Indian Corn Market Stays Firm as Arrivals Dry Up and Monsoon Risks Loom
Indian corn prices stay firm as arrivals slow and feed demand holds. Tight near-term supply, cautious farmer selling and monsoon uncertainty support the market.
Prices
Domestic maize prices in India are assessed as firm, supported by limited arrivals despite the new crop entering the market. Trade feedback from producing regions indicates that offers are not increasing meaningfully, as both farmers and intermediaries resist selling into lower bids.
Internationally, European and Black Sea benchmarks remain relatively low in historical terms but have shown mixed moves in early June. Recent Ukrainian corn offers hover around EUR 0.25–0.27/kg equivalent at key border points, in line with listed offers from Odesa, while Euronext futures are near EUR 0.24–0.25/kg for nearby positions.
Supply & Demand
On the supply side, new crop arrivals in India are drying up faster than usual in key producing regions. Farmers and stockists are avoiding aggressive selling at current price levels, creating a tight pipeline at mandis. Limited spot availability is therefore not the result of poor production alone, but also of deliberate stock holding.
Demand remains solid from poultry and cattle feed manufacturers, as well as starch and other industrial users. This regular offtake is absorbing the limited supplies reaching the market. Recent mandi quotations around INR 2,500–2,900 per 100 kg in western India (approximately EUR 0.28–0.32/kg) confirm that buyers are still willing to pay up to secure volume.
Globally, corn supply is more comfortable, with Black Sea and EU availability adequate and some recent softening in Ukrainian domestic and export prices after a prior rally. However, this easing abroad has not translated into meaningful relief domestically in India, partly due to logistical and policy frictions as well as currency and freight costs.
Fundamentals & Weather
Indian maize fundamentals in the near term are dominated by the interplay between tight spot arrivals and regular consumption. Current tightness is mainly a marketing and timing issue: the crop has arrived, but the flow into mandis is controlled. If arrivals fail to improve over the coming weeks, the domestic balance could tighten further, supporting or even lifting prices.

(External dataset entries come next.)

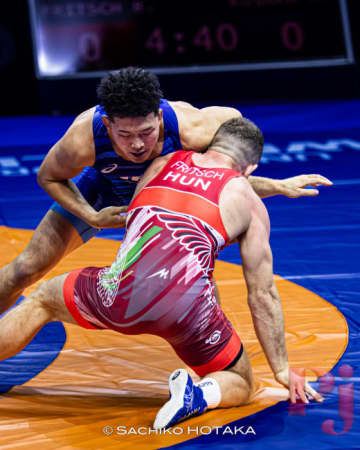 ＜レスリング＞【写真集】2025年世界選手権／男子グレコローマン77kg級・日下尚（マルハン北日本）－1回戦～準決勝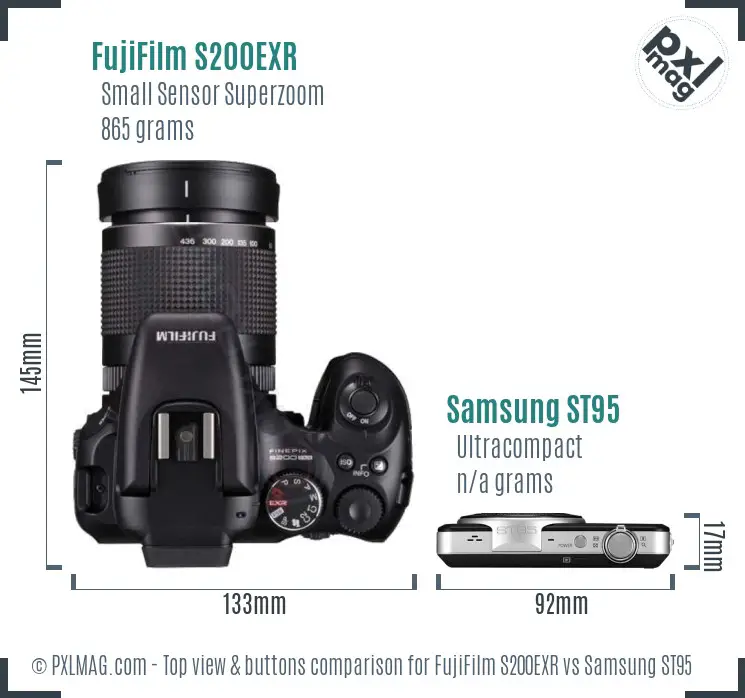FujiFilm S200EXR vs Samsung ST95 top view buttons comparison FujiFilm S200EXR vs Samsung ST95 top view buttons comparison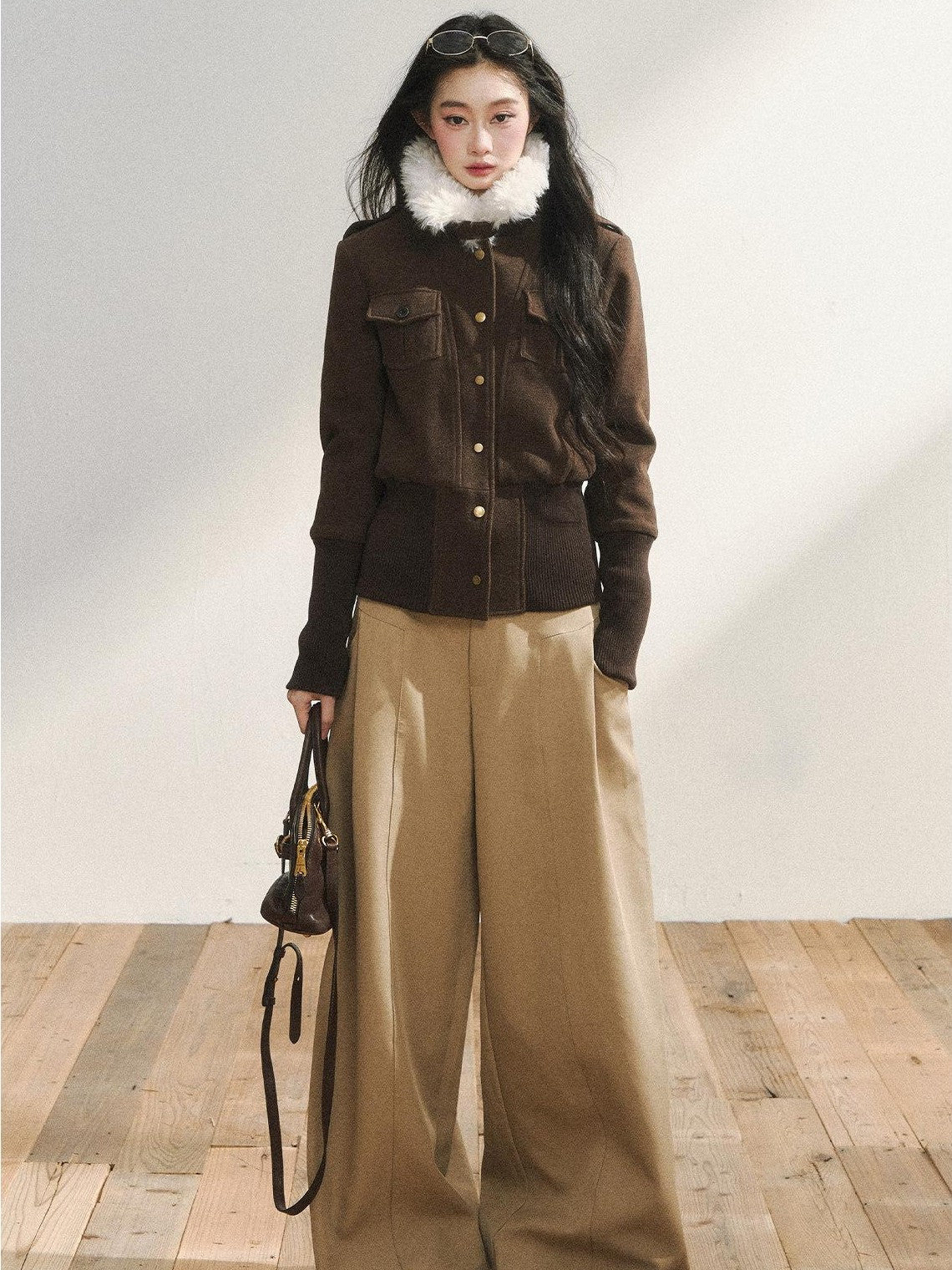 7Shiftin Low Waist Casual Straight Cut Khaki Women Everyday Versatile Wide Leg Pants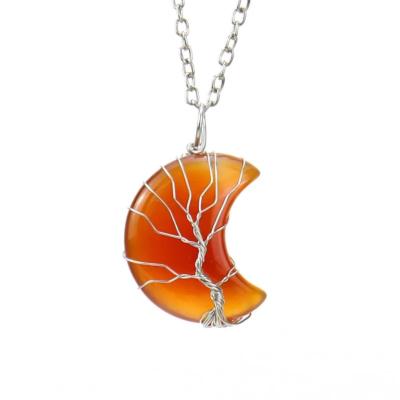 Pendentif Lune Arbre de vie en Cornaline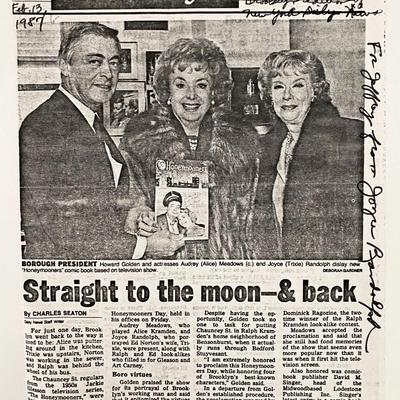 The Honeymooners Joyce Randolph signed paper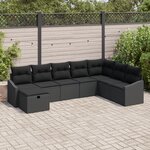 vidaXL Ensemble de canapé de jardin 8 Pièces Noir 55 x 62 x 69 cm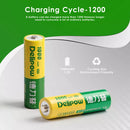 Infographic showing Delipow AA 1000mAh 1.2V NiMH battery capacity, 1200 recharge cycles, and low self-discharge technology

Weather is emerging as a key medium-term risk. The India Meteorological Department has downgraded its 2026 southwest monsoon forecast to about 90% of the long-period average, signalling a below-normal season. Independent analyses highlight that maize is among the crops most exposed to monsoon shortfalls, with potential yield losses if rainfall distribution is poor and input availability (notably fertiliser) tightens.
Early-season indications suggest that monsoon onset over southern and northeastern India is broadly on track, but June rainfall could be uneven, with heatwaves still present in parts of the northwest. This pattern may delay sowing decisions in some rainfed maize belts, adding to uncertainty for the 2026/27 supply outlook.
Outlook & Trading Recommendations
In the very near term, Indian corn prices are likely to stay firm, anchored by tight arrivals and steady feed and industrial demand. Any improvement in mandi inflows or a shift in farmer selling behaviour could cap further gains, but for now market participants see limited downside.
Medium-term direction will hinge on three variables: (1) the pace of arrivals in June–July, (2) the willingness of stockists to release inventory if prices rise further, and (3) the actual progress and spatial distribution of the 2026 southwest monsoon. With a below-normal monsoon forecast and maize identified as particularly vulnerable, weather-driven volatility is a key risk to watch.
Trading outlook (next 2–4 weeks)
- Feed buyers (poultry, cattle): Consider covering a higher share of near-term requirements on dips, given tight arrivals and monsoon risk. Avoid excessive spot exposure in deficit consuming regions.
- Starch and industrial users: Lock in volumes through forward or contract purchases where possible; basis risk from local tightness may outweigh small global price downside.
- Producers and stockists: With a firm undertone and weather uncertainty ahead, a staggered selling strategy appears prudent, scaling up sales if arrivals improve or if prices react to any monsoon-related demand slowdown.
- Importers/Exporters: Monitor Black Sea and EU price moves; recent minor softening in Ukraine could open arbitrage windows, but currency, freight and policy risks must be closely assessed.
3-day regional price indication (directional)
- India (mandi, feed-grade corn, EUR/kg equivalent): EUR 0.28–0.32; bias: sideways to slightly firmer on tight arrivals.
- Black Sea – Ukraine (FOB/Odesa, EUR/kg): around 0.19–0.26; bias: slightly softer/sideways after recent easing.
- EU – France (FOB, EUR/kg): around 0.25–0.27; bias: sideways, tracking Euronext and broader grain complex.